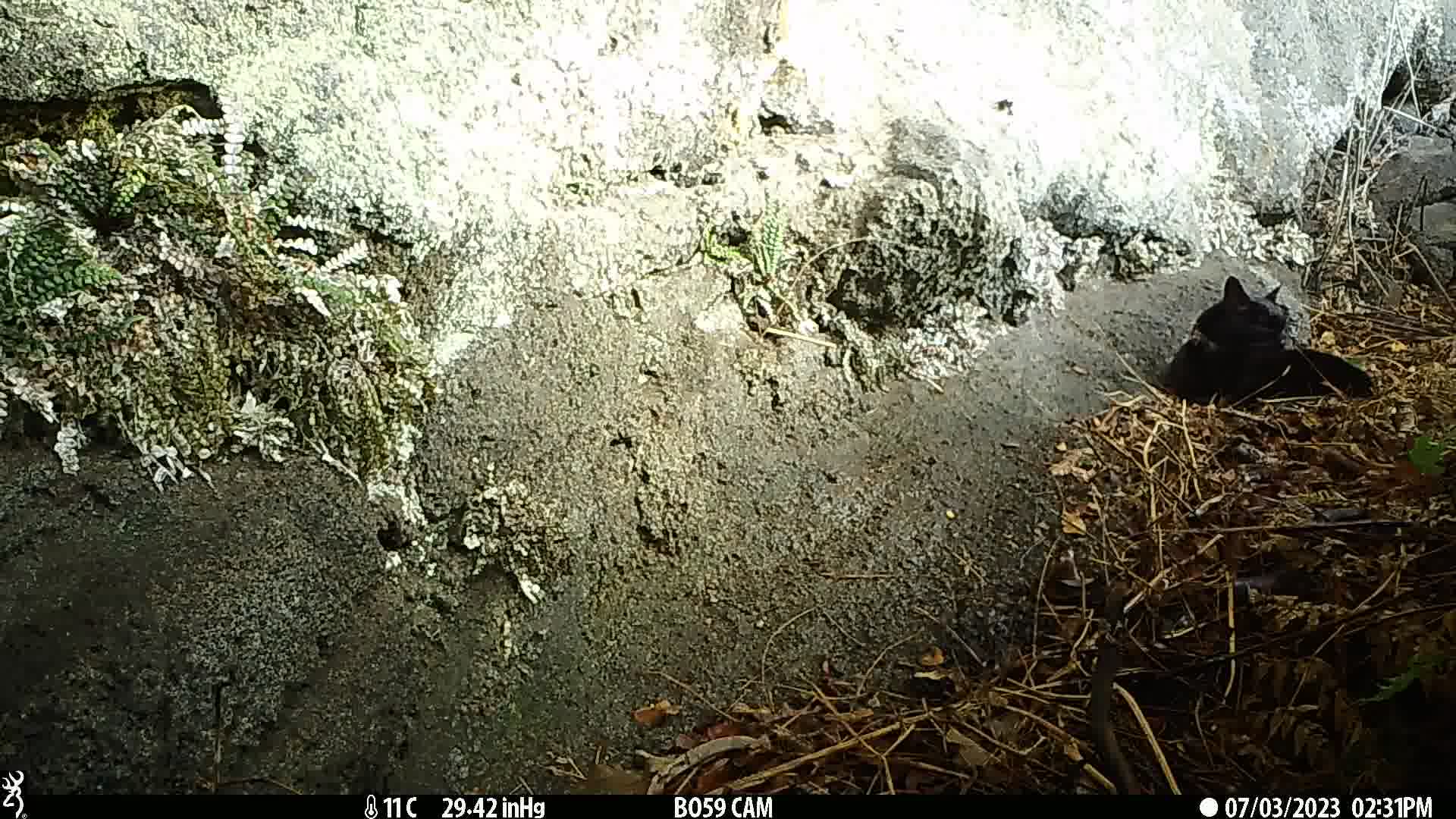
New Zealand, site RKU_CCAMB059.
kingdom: Animalia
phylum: Chordata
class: Mammalia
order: Carnivora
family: Felidae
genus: Felis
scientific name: Felis catus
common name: domestic cat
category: cat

## WHAT IS NEEDED
Write out the lines above, starting at the line that contains "kingdom: Animalia" and ending with the final line, and nothing else; copy them exactly.

## ANSWER TO THE EXERCISE
kingdom: Animalia
phylum: Chordata
class: Mammalia
order: Carnivora
family: Felidae
genus: Felis
scientific name: Felis catus
common name: domestic cat
category: cat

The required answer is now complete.